Human milk is not simply a food. It is a vastly complex biofluid, containing thousands of components, many unique, individualised to each baby and environment.10 Lactation developed as an evolutionary strategy before placentation, primarily to protect the immunocompromised neonate.11 Recent findings provide new mechanistic explanations for the wide ranging health protections of breastfeeding to both mother and infant. Human milk drives the development of a diverse gut microbiome and healthy gut epithelium, which underpin normal metabolic, immune, and neurological development.12 Recent work indicates that perturbations in gut immune “sensing” mechanisms after early cessation of breastfeeding may contribute to the risk of acute lymphoblastic leukaemia.13

Doctors have great potential to influence behaviour, and yet training in lactation support is almost entirely absent from undergraduate or postgraduate paediatric training programmes, and attitudes can be influenced by difficult personal experiences.14 Normal neonatal behaviour (cluster feeding, frequent waking to feed) may not be understood, and breastfeeding can be hard to establish; in specific circumstances, breastfeeding is impossible.

Instead, formula companies have invested heavily in medical, nursing, and dietetic education and online tools for parents,15 including the dissemination of diagnostic criteria and tools for non-IgE mediated cow milk protein allergy or intolerance. Breastfeeding mothers who think their child has this allergy or intolerance may think that their own milk is harming their infant, with a consequent effect on breastfeeding and increased prescribing of specialised low allergy formula milks (which are processed to remove allergenic epitopes). Sales of these formulas exceeded £59.9m in 2016 in England and Wales alone.16

Leadership against industry educational initiatives has been hampered by the continued acceptance of formula sponsorship by professional bodies such as the Royal College of Paediatrics and Child Health and by close associations between industry and professional allergy, gastroenterology, and nutrition organisations, which WHO and the assembly continue to advocate against.17 Without strong institutions at the heart of medicine, the provision of unbiased medical education is questionable. There is a global imperative to create fully independent infant feeding curriculums and resources for medical students and doctors.318

There are causes for optimism, with new grassroots organisations using social media to offer globally accessible resources. In the UK, the GP Infant Feeding Network (www.gpifn.org.uk) has provided evidence based unbiased information for doctors working in primary care since 2016, inspiring a recently formed Hospital Doctor Infant Feeding Network.

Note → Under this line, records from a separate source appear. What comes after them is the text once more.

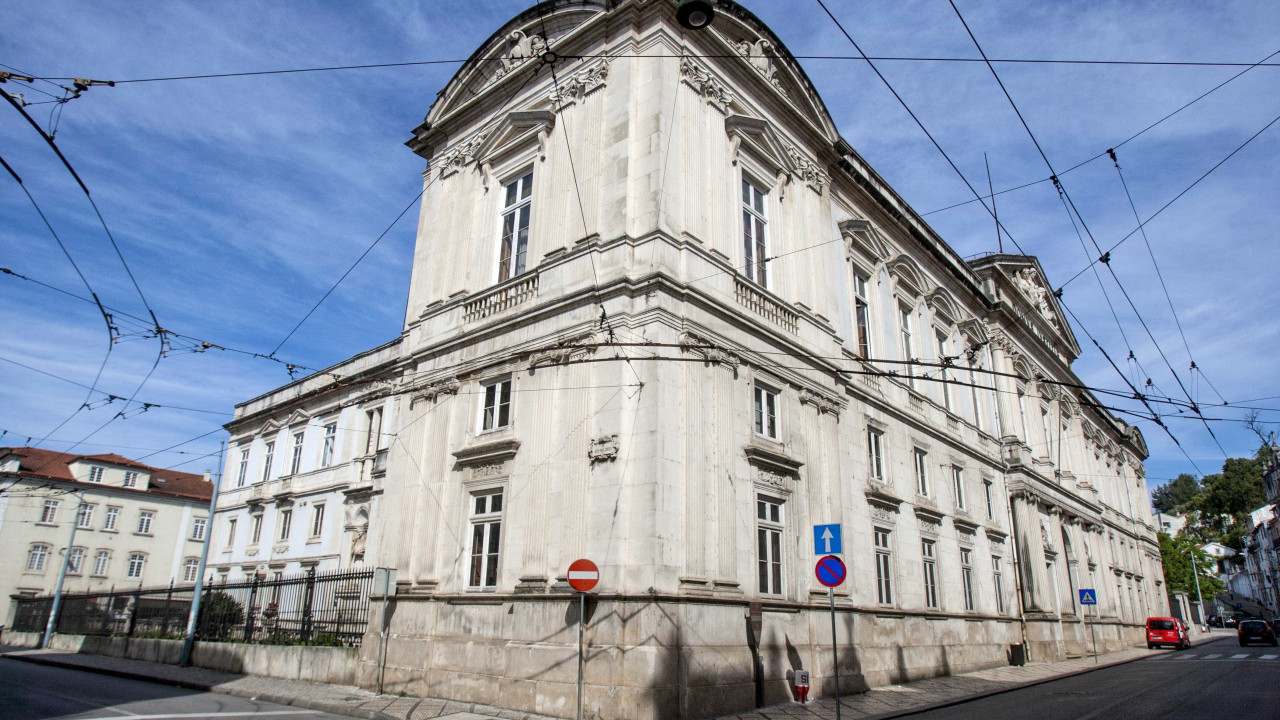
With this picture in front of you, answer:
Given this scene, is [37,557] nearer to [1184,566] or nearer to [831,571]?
[831,571]

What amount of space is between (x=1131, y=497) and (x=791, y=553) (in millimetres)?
47730

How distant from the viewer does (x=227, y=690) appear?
1622cm

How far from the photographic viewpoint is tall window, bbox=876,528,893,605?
18984 mm

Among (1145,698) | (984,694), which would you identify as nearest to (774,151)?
(984,694)

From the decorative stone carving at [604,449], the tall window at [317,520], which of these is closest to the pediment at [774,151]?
the decorative stone carving at [604,449]

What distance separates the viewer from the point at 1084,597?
2894cm

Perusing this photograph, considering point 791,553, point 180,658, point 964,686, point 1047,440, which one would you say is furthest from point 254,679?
point 1047,440

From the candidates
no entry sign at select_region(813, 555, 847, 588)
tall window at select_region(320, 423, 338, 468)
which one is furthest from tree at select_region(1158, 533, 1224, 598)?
tall window at select_region(320, 423, 338, 468)

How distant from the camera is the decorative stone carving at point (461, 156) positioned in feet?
65.0

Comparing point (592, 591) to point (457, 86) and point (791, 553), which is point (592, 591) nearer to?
A: point (791, 553)

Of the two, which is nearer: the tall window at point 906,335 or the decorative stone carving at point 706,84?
the decorative stone carving at point 706,84

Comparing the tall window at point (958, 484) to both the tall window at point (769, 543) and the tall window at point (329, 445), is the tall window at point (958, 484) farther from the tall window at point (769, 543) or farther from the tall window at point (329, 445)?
the tall window at point (329, 445)

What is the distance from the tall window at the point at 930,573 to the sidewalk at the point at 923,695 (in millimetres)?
2057

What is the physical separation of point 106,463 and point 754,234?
53.9 meters
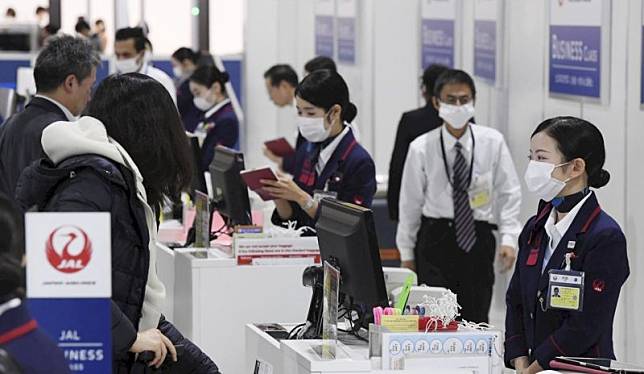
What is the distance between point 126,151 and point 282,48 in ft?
36.1

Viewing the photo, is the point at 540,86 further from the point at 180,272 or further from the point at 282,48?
the point at 282,48

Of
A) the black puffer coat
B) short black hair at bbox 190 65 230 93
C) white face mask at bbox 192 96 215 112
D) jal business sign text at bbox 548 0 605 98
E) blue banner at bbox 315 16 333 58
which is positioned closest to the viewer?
the black puffer coat

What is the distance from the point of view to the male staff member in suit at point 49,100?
5.42 metres

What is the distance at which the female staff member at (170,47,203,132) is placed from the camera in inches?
424

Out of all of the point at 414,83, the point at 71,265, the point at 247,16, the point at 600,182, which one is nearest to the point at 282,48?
the point at 247,16

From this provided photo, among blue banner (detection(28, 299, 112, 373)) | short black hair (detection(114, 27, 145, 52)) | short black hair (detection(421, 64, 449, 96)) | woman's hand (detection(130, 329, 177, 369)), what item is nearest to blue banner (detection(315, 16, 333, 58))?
short black hair (detection(114, 27, 145, 52))

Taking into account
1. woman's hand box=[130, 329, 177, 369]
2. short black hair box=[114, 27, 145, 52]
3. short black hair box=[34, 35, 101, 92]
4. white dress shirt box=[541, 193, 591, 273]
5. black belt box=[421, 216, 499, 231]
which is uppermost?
short black hair box=[114, 27, 145, 52]

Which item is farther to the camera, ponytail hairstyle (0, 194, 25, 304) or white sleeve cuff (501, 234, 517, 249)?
white sleeve cuff (501, 234, 517, 249)

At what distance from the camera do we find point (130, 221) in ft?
12.0

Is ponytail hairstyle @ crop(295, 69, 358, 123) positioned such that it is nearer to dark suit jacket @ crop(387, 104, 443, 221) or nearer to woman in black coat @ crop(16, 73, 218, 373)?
dark suit jacket @ crop(387, 104, 443, 221)

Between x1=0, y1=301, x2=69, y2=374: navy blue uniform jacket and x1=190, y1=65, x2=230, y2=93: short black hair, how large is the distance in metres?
7.45

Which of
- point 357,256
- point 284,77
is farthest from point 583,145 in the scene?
point 284,77

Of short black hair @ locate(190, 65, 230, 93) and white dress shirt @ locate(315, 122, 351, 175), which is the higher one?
Answer: short black hair @ locate(190, 65, 230, 93)

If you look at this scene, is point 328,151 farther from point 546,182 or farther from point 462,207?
point 546,182
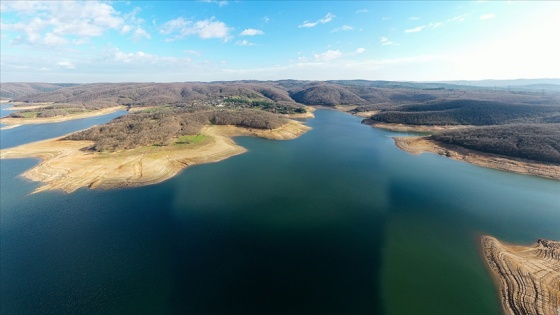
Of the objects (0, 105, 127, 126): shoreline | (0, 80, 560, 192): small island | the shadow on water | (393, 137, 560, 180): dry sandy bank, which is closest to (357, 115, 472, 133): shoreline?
(0, 80, 560, 192): small island

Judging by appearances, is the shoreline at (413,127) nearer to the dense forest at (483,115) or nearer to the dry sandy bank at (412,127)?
the dry sandy bank at (412,127)

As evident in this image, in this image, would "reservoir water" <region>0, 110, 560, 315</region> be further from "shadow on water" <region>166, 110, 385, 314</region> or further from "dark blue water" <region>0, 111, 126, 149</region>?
"dark blue water" <region>0, 111, 126, 149</region>

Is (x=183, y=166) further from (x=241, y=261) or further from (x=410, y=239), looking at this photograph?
(x=410, y=239)

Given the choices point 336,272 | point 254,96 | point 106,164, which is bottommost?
point 336,272

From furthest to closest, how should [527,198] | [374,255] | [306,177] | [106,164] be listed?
[106,164] → [306,177] → [527,198] → [374,255]

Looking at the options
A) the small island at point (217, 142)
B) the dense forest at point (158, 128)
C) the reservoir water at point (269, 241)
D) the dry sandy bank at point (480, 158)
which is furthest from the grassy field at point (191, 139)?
the dry sandy bank at point (480, 158)

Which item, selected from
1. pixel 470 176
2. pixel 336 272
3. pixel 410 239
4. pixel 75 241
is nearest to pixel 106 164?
pixel 75 241

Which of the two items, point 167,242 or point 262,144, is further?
point 262,144
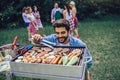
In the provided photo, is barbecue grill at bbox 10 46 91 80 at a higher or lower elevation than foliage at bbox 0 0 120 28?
higher

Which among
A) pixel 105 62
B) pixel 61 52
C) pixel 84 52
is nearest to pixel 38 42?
pixel 61 52

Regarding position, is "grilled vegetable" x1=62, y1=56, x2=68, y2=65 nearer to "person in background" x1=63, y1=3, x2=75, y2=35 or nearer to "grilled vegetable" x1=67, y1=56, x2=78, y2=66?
"grilled vegetable" x1=67, y1=56, x2=78, y2=66

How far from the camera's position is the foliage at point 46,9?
15.4 metres

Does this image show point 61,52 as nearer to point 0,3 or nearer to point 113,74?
point 113,74

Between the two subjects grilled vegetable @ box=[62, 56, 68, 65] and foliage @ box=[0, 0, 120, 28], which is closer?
grilled vegetable @ box=[62, 56, 68, 65]

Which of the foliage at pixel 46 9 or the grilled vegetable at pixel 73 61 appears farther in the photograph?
the foliage at pixel 46 9

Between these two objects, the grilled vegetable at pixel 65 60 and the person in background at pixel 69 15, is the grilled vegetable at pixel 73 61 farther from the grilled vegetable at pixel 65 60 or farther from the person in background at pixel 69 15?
the person in background at pixel 69 15

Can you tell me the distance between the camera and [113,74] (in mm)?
5383

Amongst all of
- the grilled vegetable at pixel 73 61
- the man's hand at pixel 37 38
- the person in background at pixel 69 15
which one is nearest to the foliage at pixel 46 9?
the person in background at pixel 69 15

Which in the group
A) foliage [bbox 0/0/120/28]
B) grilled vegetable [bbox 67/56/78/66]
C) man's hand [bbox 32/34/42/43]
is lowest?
foliage [bbox 0/0/120/28]

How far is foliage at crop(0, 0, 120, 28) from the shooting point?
15427mm

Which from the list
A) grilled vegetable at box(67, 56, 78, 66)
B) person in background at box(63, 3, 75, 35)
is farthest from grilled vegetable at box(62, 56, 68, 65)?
person in background at box(63, 3, 75, 35)

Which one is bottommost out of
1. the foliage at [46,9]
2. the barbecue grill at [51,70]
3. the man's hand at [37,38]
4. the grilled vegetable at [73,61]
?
the foliage at [46,9]

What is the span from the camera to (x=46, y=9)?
16359 mm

The Scottish government’s 2017-18 breastfeeding programme highlighted the positive impact of fully adopting Unicef’s evidence based UK Baby Friendly Initiative in each neonatal unit and maternity hospital19; six month breastfeeding rates have already improved by more than 10%,20 and milk bank services are expanding. Appropriate use of screened donor milk in neonatal units, where it is primarily used to prevent necrotising enterocolitis in extreme preterm infants,21 can also encourage breastfeeding2223—could this be a tool to support more new mothers?

The time to act on infant feeding is now, with investment in independent medical educational programmes, medical advocacy for training in Unicef’s initiative, and up-to-date information on prescribing, underpinned by research to fill in knowledge gaps. The 2016 UK National Maternity Review found that 90% of mothers stop breastfeeding before they have met their goals.24 Doctors need to advocate breastfeeding, so another generation of mothers and babies are not failed.

Footnotes

  • Competing interests: I have read and understood BMJ policy on declaration of interests and declare the following: NS is the director of the Hearts Milk Bank, a non-profit organisation providing screened donated human milk. She has non-commercial links with several national and international initiatives, including Unicef UK and the Chicago Human Capital and Economic Opportunity Global Working Group, which have paid expenses for lectures. She is an honorary research associate at Imperial College London and a visiting lecturer at the University of Hertfordshire.